Differental equation system and Lyapunov stability

[prehisto]

Homework Statement

Example:
x'=y-x^3
y'=-x-y^3

Homework Equations

The Attempt at a Solution

Linear system
x'=y
y'=-x
Is stable because Det(P-$\lambda$E)=$\lambda$²+1
$\lambda$_1,2=+-i

So if I am not mistaken,than Ishould use Lyapunov stability,because the linear system is stable and I can't say anything about original system.
( I don't know why i can't tell anything about the original system, I just now it like "algorithm")

So The Lyapunov function in general looks like V=ax^2+by^2
So V'=2axx'+2byy'
I substitute x' and y' from original system:

V'=2axy-2ax^4-2byx-2by^4
So my book says that xy is not relevant and in order to get rid of them
2a-2b=0 -> a=1 and b=1
So V=x^2+y^2

Now I have the function which will allow me to determine stabilty.
V'=2xx'+2yy' Again I do the same - take x' and y' from original system
V'=2xy-2x^4-2yx-2y^4=-2(x^4-y^4)
Can i say the function is asympt.stable because V'=-V ?

In which cases i have to use Lyapunov stability,linearization is not enough ( or its not so easy to determine) ?
And do I have to determine a and b constants allways or I can just use V=x^2+y^2?

 

[pasmith]

Homework Statement

Example:
x'=y-x^3
y'=-x-y^3

Homework Equations

The Attempt at a Solution

Linear system
x'=y
y'=-x
Is stable because Det(P-$\lambda$E)=$\lambda$²+1
$\lambda$_1,2=+-i

The origin is not asymptotically stable, since trajectories of the linear system are circles centered on the origin. This is due to the fact that the eigenvalues of the linear system have zero real part.
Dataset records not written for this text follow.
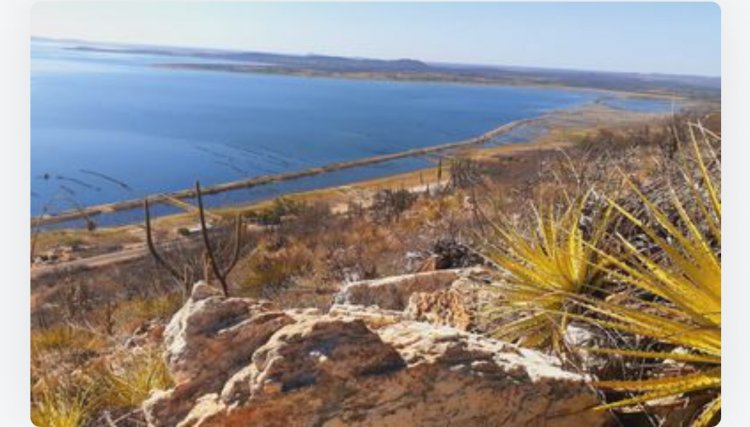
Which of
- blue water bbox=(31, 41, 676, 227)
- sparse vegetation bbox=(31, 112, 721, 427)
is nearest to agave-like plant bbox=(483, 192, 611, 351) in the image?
sparse vegetation bbox=(31, 112, 721, 427)

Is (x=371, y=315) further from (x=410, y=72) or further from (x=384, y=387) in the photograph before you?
(x=410, y=72)

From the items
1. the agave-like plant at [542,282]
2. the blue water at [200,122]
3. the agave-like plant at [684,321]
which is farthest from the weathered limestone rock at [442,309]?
the blue water at [200,122]

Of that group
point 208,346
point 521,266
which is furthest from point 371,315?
point 521,266

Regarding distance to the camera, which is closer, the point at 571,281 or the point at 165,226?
the point at 571,281

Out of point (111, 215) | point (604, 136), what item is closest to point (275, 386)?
point (111, 215)

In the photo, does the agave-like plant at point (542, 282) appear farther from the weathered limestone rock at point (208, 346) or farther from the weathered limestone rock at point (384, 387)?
the weathered limestone rock at point (208, 346)
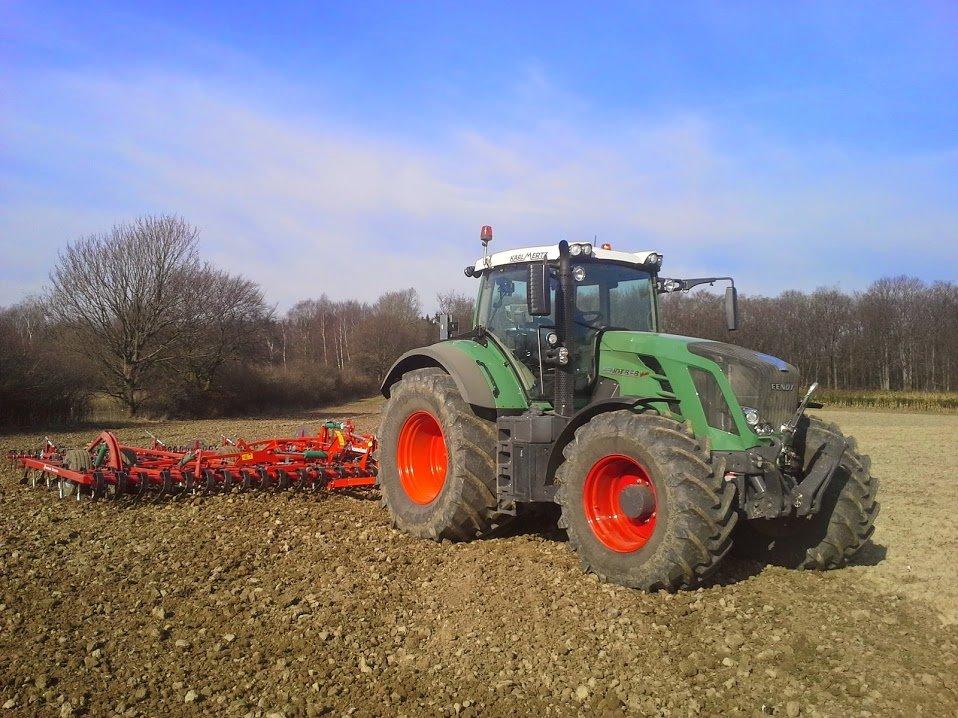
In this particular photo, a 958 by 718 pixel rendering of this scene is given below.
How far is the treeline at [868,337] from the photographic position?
136ft

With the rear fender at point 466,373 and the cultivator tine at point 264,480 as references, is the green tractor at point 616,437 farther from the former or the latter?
the cultivator tine at point 264,480

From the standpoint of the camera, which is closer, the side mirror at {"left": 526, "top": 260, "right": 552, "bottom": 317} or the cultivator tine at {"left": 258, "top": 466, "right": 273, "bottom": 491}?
the side mirror at {"left": 526, "top": 260, "right": 552, "bottom": 317}

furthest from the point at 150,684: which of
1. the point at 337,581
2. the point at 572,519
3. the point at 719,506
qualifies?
the point at 719,506

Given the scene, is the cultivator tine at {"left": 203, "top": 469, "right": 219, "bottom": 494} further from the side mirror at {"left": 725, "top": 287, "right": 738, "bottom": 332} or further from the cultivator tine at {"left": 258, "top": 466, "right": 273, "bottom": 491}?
the side mirror at {"left": 725, "top": 287, "right": 738, "bottom": 332}

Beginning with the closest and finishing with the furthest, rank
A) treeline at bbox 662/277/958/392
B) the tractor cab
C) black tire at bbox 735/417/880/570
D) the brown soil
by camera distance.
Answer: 1. the brown soil
2. black tire at bbox 735/417/880/570
3. the tractor cab
4. treeline at bbox 662/277/958/392

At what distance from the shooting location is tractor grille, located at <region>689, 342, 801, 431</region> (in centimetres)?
488

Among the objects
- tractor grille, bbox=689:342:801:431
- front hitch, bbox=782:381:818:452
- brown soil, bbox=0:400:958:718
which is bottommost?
brown soil, bbox=0:400:958:718

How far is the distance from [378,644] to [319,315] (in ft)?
226

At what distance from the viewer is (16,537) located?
19.2 feet

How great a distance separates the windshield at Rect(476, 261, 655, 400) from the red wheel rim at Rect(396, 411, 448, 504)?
106 cm

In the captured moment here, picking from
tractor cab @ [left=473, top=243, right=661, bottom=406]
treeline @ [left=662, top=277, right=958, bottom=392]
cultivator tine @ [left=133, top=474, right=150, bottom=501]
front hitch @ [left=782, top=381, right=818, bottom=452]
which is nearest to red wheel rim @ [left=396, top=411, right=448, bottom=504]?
tractor cab @ [left=473, top=243, right=661, bottom=406]

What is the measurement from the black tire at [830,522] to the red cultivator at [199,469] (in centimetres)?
372

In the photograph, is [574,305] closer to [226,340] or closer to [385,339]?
[226,340]

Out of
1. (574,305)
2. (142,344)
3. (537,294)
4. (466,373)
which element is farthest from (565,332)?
(142,344)
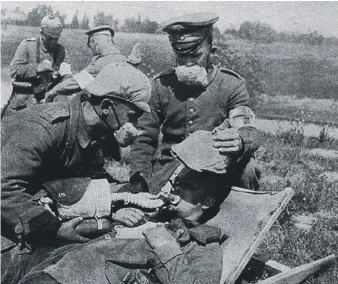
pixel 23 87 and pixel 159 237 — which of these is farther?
pixel 23 87

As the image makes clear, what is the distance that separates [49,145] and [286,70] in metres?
7.14

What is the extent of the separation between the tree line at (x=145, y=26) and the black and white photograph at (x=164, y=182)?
0.81 metres

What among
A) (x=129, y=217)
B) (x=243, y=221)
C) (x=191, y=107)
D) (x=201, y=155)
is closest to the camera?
(x=129, y=217)

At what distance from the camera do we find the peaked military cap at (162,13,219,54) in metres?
3.93

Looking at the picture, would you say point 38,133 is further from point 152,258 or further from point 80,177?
point 152,258

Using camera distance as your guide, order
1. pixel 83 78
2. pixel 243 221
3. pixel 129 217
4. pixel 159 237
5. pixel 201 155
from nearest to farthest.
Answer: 1. pixel 159 237
2. pixel 129 217
3. pixel 201 155
4. pixel 243 221
5. pixel 83 78

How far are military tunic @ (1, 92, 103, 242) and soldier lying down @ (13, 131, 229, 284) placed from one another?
0.44 feet

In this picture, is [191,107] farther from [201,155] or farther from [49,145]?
[49,145]

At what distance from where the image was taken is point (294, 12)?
629 cm

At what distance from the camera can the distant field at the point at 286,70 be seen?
8438mm

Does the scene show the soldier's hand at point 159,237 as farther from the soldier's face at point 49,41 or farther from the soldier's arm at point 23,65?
the soldier's face at point 49,41

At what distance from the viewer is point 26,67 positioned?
7305 mm

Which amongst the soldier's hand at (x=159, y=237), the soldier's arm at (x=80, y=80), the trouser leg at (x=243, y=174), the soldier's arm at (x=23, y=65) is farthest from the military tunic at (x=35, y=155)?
the soldier's arm at (x=23, y=65)

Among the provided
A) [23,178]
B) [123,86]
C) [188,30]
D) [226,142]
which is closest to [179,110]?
[188,30]
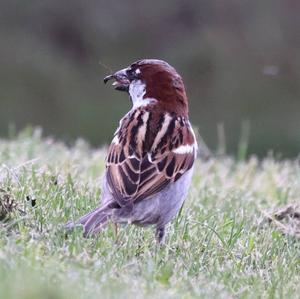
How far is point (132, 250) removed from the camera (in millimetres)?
5277

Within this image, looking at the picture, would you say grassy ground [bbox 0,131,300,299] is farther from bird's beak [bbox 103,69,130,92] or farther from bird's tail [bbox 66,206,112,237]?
bird's beak [bbox 103,69,130,92]

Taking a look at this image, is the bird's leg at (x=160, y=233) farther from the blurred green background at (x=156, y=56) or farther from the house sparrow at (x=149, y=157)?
the blurred green background at (x=156, y=56)

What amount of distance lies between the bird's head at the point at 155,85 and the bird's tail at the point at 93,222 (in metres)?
0.88

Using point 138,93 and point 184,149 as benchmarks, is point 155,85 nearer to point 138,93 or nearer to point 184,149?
point 138,93

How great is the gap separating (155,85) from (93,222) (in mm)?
1105

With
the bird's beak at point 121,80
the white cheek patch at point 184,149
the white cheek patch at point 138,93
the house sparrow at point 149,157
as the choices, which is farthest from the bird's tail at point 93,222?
Result: the bird's beak at point 121,80

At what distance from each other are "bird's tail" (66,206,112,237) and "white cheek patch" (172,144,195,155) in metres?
0.57

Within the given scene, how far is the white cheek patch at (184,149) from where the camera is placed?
590cm

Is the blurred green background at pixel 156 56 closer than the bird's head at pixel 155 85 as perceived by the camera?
No

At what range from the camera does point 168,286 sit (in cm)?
482

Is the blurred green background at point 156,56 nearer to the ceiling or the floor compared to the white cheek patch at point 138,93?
nearer to the floor

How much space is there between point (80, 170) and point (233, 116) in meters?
9.18

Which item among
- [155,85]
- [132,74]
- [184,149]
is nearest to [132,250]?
[184,149]

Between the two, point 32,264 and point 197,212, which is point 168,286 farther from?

If there is an eigenvalue with zero real part then the linearization doesn't tell you everything about the stability of the fixed point in the full system.

So if I am not mistaken,than Ishould use Lyapunov stability,because the linear system is stable and I can't say anything about original system.
( I don't know why i can't tell anything about the original system, I just now it like "algorithm")

So The Lyapunov function in general looks like V=ax^2+by^2
So V'=2axx'+2byy'
I substitute x' and y' from original system:

V'=2axy-2ax^4-2byx-2by^4
So my book says that xy is not relevant and in order to get rid of them
2a-2b=0 -> a=1 and b=1
So V=x^2+y^2

Now I have the function which will allow me to determine stabilty.
V'=2xx'+2yy' Again I do the same - take x' and y' from original system

Or you could substitute $a = b = 1$ in the expression for $V'$ you already have.

V'=2xy-2x^4-2yx-2y^4=-2(x^4-y^4)
Can i say the function is asympt.stable because V'=-V ?

No, because $-V = -(x^2 + y^2) \neq -2(x^4 + y^4) = V'$. But it is the case that the origin is asymptotically stable because $V' < 0$ everywhere except at the origin.